=== YOUR TASK ===
Copy the stretch of lines from the one containing "Which, out of" through the one containing "830 millimetres", word for word.

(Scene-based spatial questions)

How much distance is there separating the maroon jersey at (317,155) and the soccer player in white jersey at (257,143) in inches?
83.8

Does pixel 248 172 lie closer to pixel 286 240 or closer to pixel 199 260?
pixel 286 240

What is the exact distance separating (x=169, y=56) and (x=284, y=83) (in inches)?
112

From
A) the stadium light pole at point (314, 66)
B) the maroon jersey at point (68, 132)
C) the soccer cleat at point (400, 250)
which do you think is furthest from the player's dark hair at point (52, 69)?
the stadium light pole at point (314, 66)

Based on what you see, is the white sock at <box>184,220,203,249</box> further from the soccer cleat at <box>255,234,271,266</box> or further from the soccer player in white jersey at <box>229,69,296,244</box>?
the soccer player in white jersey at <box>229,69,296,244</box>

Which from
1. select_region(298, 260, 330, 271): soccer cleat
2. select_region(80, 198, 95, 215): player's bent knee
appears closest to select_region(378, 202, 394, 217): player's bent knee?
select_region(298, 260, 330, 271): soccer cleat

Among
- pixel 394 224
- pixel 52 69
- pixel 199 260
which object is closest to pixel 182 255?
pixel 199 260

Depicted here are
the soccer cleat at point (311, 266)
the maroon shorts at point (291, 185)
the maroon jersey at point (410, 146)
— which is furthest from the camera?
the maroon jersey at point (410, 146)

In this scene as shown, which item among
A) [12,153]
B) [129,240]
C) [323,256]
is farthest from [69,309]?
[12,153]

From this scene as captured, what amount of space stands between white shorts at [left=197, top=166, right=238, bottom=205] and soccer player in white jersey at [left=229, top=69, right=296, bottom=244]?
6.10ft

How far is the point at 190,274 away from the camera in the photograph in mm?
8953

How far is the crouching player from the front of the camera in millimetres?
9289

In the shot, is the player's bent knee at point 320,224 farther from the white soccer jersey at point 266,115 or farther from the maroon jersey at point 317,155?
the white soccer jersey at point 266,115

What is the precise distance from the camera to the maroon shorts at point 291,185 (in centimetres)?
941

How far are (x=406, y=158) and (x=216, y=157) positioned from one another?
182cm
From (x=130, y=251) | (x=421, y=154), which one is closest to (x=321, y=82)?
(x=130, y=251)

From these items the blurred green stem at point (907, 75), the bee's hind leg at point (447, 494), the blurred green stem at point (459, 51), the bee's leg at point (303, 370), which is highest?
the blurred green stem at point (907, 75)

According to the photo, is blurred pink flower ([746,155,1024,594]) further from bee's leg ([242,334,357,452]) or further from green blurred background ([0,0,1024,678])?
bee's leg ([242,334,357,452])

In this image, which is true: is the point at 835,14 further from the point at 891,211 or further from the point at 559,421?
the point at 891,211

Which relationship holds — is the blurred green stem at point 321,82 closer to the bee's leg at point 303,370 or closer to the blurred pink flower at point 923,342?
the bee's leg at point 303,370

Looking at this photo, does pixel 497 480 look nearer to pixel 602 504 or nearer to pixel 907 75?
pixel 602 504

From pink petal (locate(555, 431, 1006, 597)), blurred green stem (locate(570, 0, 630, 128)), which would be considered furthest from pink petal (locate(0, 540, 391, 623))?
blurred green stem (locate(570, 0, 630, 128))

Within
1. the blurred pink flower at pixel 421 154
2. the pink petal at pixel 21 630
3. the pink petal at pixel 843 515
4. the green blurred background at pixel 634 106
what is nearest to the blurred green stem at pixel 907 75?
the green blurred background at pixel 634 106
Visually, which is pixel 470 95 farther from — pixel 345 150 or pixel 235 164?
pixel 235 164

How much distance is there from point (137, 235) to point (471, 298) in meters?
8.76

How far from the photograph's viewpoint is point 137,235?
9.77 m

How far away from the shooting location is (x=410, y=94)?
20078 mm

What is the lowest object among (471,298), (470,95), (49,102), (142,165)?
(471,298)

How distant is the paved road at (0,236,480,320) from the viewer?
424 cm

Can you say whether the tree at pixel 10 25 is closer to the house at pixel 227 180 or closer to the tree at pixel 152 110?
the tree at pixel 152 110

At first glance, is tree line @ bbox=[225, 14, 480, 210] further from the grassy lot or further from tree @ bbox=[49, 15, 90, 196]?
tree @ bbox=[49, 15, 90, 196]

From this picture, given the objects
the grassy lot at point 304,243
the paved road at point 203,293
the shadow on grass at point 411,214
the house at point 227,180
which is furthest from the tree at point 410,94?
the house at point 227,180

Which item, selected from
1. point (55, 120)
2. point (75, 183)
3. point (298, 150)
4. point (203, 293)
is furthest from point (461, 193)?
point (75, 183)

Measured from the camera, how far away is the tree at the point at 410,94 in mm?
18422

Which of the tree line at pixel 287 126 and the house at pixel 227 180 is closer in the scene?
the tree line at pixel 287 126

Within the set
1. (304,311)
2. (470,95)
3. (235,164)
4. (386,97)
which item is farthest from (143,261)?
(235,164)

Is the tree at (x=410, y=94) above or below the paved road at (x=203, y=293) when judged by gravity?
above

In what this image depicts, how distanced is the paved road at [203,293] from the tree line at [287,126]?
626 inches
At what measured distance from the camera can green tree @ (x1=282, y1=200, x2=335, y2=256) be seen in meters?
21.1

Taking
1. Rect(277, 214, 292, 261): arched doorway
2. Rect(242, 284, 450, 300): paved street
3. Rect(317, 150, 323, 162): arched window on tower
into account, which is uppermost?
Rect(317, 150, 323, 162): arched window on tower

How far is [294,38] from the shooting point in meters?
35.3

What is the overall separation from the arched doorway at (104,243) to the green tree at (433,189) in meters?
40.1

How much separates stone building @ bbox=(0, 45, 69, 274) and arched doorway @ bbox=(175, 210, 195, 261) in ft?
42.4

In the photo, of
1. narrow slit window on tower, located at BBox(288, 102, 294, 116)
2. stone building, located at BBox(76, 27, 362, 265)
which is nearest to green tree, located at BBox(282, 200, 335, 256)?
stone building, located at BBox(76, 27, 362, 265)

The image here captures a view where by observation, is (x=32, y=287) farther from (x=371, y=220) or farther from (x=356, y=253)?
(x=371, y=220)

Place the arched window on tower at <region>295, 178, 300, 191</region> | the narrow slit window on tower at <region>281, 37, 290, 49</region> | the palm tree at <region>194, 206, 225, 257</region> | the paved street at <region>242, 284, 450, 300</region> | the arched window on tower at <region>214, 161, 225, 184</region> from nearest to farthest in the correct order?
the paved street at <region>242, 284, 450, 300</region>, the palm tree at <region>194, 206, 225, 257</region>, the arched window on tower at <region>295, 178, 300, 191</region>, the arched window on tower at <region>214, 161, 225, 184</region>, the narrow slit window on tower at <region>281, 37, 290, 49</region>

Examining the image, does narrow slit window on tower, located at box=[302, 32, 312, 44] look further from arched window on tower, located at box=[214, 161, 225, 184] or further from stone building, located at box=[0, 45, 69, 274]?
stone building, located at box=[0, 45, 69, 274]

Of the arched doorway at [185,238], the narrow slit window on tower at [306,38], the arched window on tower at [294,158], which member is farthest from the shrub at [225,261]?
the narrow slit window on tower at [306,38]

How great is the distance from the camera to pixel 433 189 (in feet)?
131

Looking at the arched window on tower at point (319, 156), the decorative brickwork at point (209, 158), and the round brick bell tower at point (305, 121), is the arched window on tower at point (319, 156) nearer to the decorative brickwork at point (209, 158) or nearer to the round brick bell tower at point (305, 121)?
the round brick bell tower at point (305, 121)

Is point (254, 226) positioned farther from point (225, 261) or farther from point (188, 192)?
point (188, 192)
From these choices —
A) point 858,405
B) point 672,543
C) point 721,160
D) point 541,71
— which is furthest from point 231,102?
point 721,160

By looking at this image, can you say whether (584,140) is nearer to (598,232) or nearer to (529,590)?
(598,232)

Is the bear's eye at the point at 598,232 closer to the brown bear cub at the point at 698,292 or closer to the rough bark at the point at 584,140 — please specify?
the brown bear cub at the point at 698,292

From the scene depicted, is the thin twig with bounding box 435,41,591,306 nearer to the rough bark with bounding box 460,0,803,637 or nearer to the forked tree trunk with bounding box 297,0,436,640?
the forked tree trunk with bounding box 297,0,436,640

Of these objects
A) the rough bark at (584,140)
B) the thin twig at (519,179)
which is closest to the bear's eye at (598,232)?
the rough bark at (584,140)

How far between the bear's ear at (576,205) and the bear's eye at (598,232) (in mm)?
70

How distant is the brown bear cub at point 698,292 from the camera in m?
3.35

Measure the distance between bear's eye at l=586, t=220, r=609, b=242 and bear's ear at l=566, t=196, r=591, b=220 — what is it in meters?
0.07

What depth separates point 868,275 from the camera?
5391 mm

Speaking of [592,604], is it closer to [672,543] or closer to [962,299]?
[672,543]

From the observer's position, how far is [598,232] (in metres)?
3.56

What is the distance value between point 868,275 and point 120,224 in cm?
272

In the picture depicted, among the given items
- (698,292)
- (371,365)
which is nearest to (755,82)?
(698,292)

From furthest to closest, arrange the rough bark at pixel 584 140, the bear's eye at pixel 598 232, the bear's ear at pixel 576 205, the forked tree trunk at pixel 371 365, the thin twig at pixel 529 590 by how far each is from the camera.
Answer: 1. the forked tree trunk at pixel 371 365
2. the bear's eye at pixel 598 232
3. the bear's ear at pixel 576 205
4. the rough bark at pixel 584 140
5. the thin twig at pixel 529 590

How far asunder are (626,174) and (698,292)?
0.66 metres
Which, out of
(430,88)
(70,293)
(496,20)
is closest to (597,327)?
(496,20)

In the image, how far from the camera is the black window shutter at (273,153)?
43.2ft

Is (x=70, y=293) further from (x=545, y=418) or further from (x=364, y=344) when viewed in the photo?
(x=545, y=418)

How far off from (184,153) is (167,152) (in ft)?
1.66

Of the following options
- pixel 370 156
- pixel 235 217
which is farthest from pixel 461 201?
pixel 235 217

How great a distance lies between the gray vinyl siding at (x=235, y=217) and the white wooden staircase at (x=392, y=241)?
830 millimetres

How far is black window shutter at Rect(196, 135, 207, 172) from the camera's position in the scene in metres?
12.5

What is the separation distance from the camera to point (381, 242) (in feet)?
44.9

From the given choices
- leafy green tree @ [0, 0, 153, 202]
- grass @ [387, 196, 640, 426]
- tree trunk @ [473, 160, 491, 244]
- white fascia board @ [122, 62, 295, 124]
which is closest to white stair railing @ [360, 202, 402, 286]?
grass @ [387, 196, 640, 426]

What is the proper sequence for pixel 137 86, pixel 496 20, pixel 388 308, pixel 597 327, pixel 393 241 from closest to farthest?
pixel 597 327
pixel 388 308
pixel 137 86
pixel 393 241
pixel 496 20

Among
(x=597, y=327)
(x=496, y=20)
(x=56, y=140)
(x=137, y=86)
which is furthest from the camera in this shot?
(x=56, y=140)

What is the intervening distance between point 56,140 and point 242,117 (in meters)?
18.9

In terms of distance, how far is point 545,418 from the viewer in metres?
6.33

=== TASK RESPONSE ===
Which, out of
(430,88)
(70,293)
(496,20)
is closest to (597,327)?
(496,20)

In the image, how far from the camera is the black window shutter at (273,153)?
43.2ft

Is (x=70, y=293) further from (x=545, y=418) or further from (x=364, y=344) when viewed in the photo?
(x=545, y=418)

How far off from (184,153) is (167,152) (in ft)?
1.66

Of the following options
- pixel 370 156
- pixel 235 217
which is farthest from pixel 461 201?
pixel 235 217

How great a distance lies between the gray vinyl siding at (x=235, y=217) and the white wooden staircase at (x=392, y=241)?
830 millimetres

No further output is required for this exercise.